▸ Given passage:
>> Start

A brief interlude in your day. A coffee break together. For a moment. xoxox
The last decade has filled so many of us with a growing sense of unreality. We seem trapped in a constant change without ever getting the chance to integrate it.
—Katherine May
It was love that made me leave home. When I was twenty-four, I sat aboard a plane travelling over The Atlantic. It was October and from the window I saw green Northern lights dancing in the sky, glorious, wonderful. When I landed in Saskatoon, it was dark, and Y stood waiting for me. My heart rose and sank—rose because I was seeing him, this man who’d tipped me head-over-heels into a new self, sank because I intuited I might never go home again.
Y. gathered me in his arms, we kissed awkwardly. He smelled of musky aftershave and his sweater was cold to the touch. Outside, we walked to the car we now co-owned, drove to a small house that he’d rented for us, and began our complicated, beautiful, messy life together. I left behind many things: my country, my younger self, my family, my traditions. Often, I’m miss that other self, that other life, but far more challenging is when I’m homesick for my country and my family. It’s a physical yank, a pull around my stomach, a burning in my chest. Maybe some of you recognize that feeling: a keening for a place that I no longer call home
.
When I’m homesick, great lines from books, or a gorgeous sunrise, or a little magic in the hurly burly all really help. Over the last month or so, I’ve been finding a sense of wonder all over again with
’s rich and wonderful book, Enchantment. In it, she makes a beautiful argument for finding wonder in our anxious age. She shares that finding the sublime requires practice and patience, something I rarely feel time for in the rush of getting kids to school and activities, working, working more, buying gifts, wrapping them, trying to find parking, oh, and not to mention the last-minute deadlines of work—trying to get everything done before school wraps up.But driving home from school drop off the other day, I listened to Katherine May interview Kaitlin Curtice. (It’s a terrific and stimulating interview—I highly recommend it!)

>> End

▸ Listed records:
>> Start

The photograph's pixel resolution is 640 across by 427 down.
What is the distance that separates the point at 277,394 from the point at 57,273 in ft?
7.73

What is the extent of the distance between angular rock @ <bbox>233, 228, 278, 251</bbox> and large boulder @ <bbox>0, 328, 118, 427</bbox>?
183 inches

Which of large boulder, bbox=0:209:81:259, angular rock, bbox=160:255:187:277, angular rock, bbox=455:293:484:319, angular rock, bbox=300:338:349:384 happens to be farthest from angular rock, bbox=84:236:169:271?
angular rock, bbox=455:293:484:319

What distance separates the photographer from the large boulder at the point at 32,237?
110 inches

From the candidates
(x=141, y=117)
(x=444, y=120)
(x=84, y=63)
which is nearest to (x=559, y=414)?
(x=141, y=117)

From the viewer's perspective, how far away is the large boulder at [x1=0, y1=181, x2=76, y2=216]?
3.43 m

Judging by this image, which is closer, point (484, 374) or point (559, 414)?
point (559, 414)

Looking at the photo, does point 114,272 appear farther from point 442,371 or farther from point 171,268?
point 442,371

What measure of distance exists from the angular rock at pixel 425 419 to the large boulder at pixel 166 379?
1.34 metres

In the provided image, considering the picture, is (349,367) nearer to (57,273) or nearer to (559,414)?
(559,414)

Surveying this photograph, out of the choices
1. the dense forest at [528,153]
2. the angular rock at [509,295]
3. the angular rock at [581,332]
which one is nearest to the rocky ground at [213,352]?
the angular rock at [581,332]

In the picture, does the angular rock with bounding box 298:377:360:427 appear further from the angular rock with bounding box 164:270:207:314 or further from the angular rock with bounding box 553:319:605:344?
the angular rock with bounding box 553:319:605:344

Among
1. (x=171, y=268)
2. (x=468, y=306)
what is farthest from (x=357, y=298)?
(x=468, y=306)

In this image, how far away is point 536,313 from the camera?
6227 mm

>> End

▸ Description of the task: Edit the passage about leaving home, starting at "A brief interlude" and ending at "go home again.", so that "plane" becomes "jet" wherever it appears.

▸ Output for this task:
A brief interlude in your day. A coffee break together. For a moment. xoxox
The last decade has filled so many of us with a growing sense of unreality. We seem trapped in a constant change without ever getting the chance to integrate it.
—Katherine May
It was love that made me leave home. When I was twenty-four, I sat aboard a jet travelling over The Atlantic. It was October and from the window I saw green Northern lights dancing in the sky, glorious, wonderful. When I landed in Saskatoon, it was dark, and Y stood waiting for me. My heart rose and sank—rose because I was seeing him, this man who’d tipped me head-over-heels into a new self, sank because I intuited I might never go home again.